§ WHAT THIS TASK INVOLVES
Update all of the entries below by changing "dog's head" to "dog's snout" everywhere it appears and keeping every other word unchanged. Leave the pictures out of your answer.

** begin **

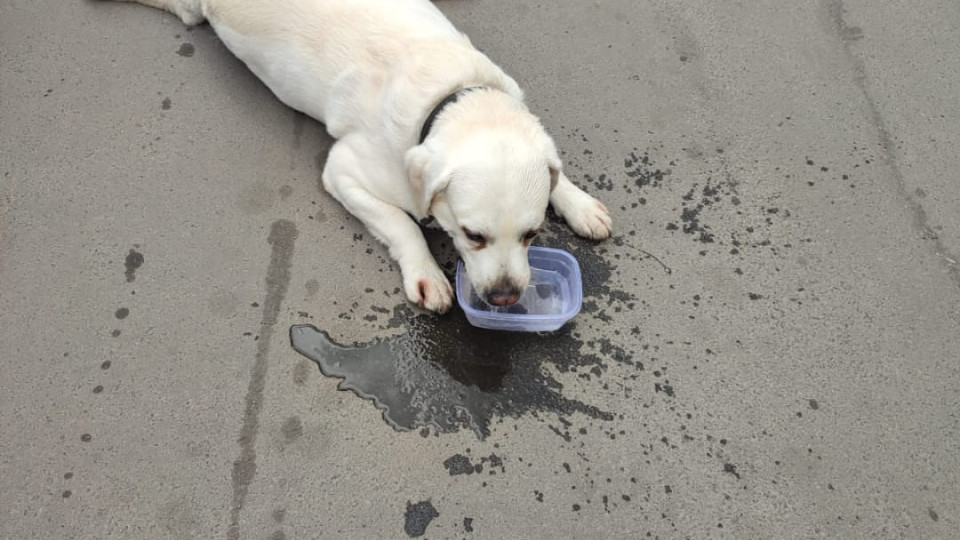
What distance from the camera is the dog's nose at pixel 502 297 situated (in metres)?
2.13

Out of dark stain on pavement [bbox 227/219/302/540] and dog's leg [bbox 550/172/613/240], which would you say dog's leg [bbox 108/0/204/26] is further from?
dog's leg [bbox 550/172/613/240]

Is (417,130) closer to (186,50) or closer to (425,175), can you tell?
(425,175)

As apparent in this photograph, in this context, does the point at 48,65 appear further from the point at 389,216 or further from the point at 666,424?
the point at 666,424

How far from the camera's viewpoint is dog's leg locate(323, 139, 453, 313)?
2.41 metres

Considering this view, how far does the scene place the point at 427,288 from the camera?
7.88 ft

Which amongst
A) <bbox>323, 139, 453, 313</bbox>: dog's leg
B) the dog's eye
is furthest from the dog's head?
<bbox>323, 139, 453, 313</bbox>: dog's leg

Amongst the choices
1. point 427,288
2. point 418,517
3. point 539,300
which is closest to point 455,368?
point 427,288

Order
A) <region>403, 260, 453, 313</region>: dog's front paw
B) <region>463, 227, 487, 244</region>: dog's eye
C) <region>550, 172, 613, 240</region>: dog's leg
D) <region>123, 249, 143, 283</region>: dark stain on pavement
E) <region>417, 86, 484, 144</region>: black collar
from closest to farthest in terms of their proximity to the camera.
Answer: <region>463, 227, 487, 244</region>: dog's eye < <region>417, 86, 484, 144</region>: black collar < <region>403, 260, 453, 313</region>: dog's front paw < <region>123, 249, 143, 283</region>: dark stain on pavement < <region>550, 172, 613, 240</region>: dog's leg

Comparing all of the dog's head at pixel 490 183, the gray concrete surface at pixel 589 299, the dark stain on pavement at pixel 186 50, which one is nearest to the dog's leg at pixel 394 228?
the gray concrete surface at pixel 589 299

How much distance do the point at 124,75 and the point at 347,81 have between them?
1.34 m

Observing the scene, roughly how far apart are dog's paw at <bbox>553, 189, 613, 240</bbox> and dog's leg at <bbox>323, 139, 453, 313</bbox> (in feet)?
1.91

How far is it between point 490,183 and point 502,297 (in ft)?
1.31

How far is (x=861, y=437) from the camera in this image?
2211 mm

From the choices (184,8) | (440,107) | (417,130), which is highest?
(440,107)
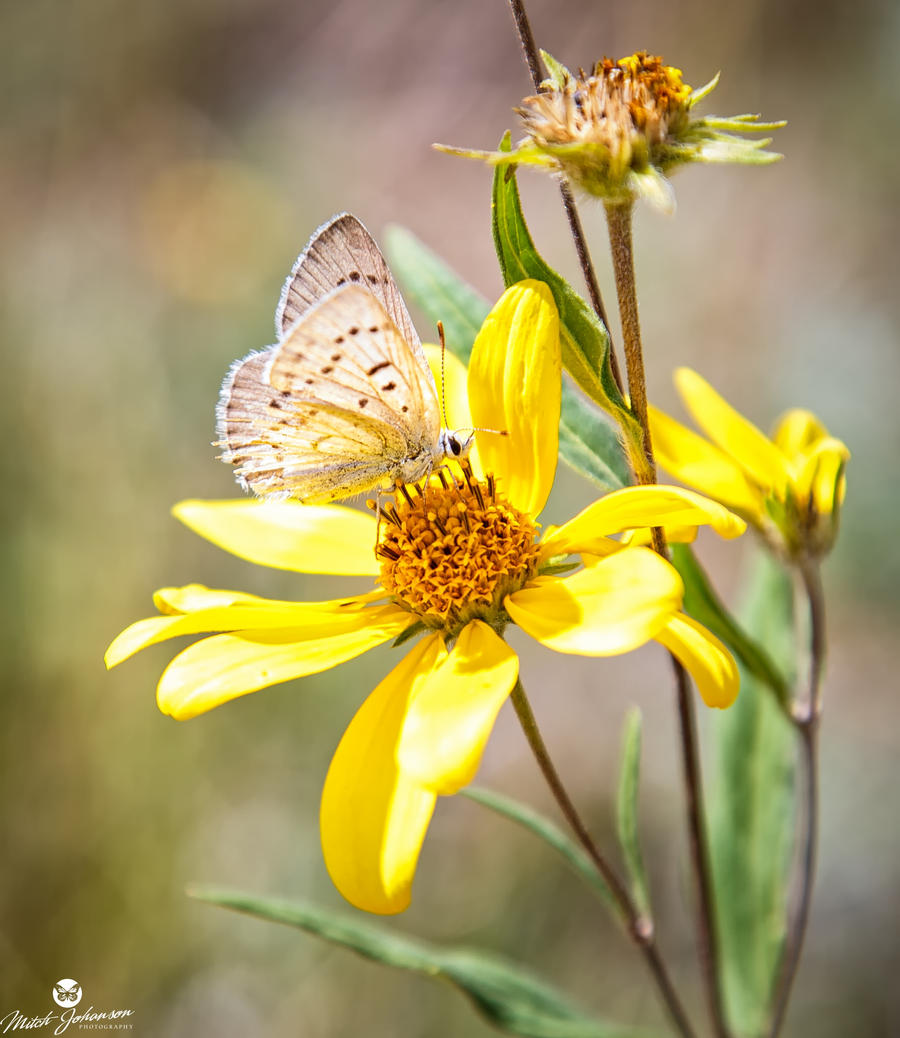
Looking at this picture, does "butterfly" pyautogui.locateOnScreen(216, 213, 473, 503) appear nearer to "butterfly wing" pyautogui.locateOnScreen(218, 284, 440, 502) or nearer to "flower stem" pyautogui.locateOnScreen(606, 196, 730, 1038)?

** end **

§ TASK RESULT
What distance from the camera is the dog's nose at pixel 502 297 situated (in metres)?
2.13

Out of dark stain on pavement [bbox 227/219/302/540] and dog's leg [bbox 550/172/613/240], which would you say dog's leg [bbox 108/0/204/26] is further from?
dog's leg [bbox 550/172/613/240]

Is (417,130) closer to (186,50) or closer to (425,175), can you tell?
(425,175)

As apparent in this photograph, in this context, does the point at 48,65 appear further from the point at 389,216 or further from the point at 666,424?
the point at 666,424

How far from the camera's viewpoint is dog's leg locate(323, 139, 453, 313)?
2.41 metres

Considering this view, how far does the scene place the point at 427,288 from the camera?
7.88 ft

Which amongst
A) <bbox>323, 139, 453, 313</bbox>: dog's leg
B) the dog's eye
is furthest from the dog's snout?
<bbox>323, 139, 453, 313</bbox>: dog's leg

Amongst the choices
1. point 427,288
2. point 418,517
3. point 539,300
which is closest to point 455,368?
point 427,288

Order
A) <region>403, 260, 453, 313</region>: dog's front paw
B) <region>463, 227, 487, 244</region>: dog's eye
C) <region>550, 172, 613, 240</region>: dog's leg
D) <region>123, 249, 143, 283</region>: dark stain on pavement
E) <region>417, 86, 484, 144</region>: black collar
from closest to farthest in terms of their proximity to the camera.
Answer: <region>463, 227, 487, 244</region>: dog's eye < <region>417, 86, 484, 144</region>: black collar < <region>403, 260, 453, 313</region>: dog's front paw < <region>123, 249, 143, 283</region>: dark stain on pavement < <region>550, 172, 613, 240</region>: dog's leg

Comparing all of the dog's snout at pixel 490 183, the gray concrete surface at pixel 589 299, the dark stain on pavement at pixel 186 50, which one is nearest to the dog's leg at pixel 394 228?
the gray concrete surface at pixel 589 299

How much distance do the point at 124,75 and the point at 347,81 have between them?
1.34 m

Observing the scene, roughly how far apart are dog's paw at <bbox>553, 189, 613, 240</bbox> and dog's leg at <bbox>323, 139, 453, 313</bbox> (in feet)?
1.91

How far is it between point 490,183 and point 502,297 (in ft)?
1.31

How far is (x=861, y=437) from the camera in this image?
2211 mm

From the choices (184,8) | (440,107) | (417,130), which is highest?
(440,107)
Looking at this picture, does "butterfly" pyautogui.locateOnScreen(216, 213, 473, 503) appear nearer to "butterfly wing" pyautogui.locateOnScreen(218, 284, 440, 502) or nearer to "flower stem" pyautogui.locateOnScreen(606, 196, 730, 1038)?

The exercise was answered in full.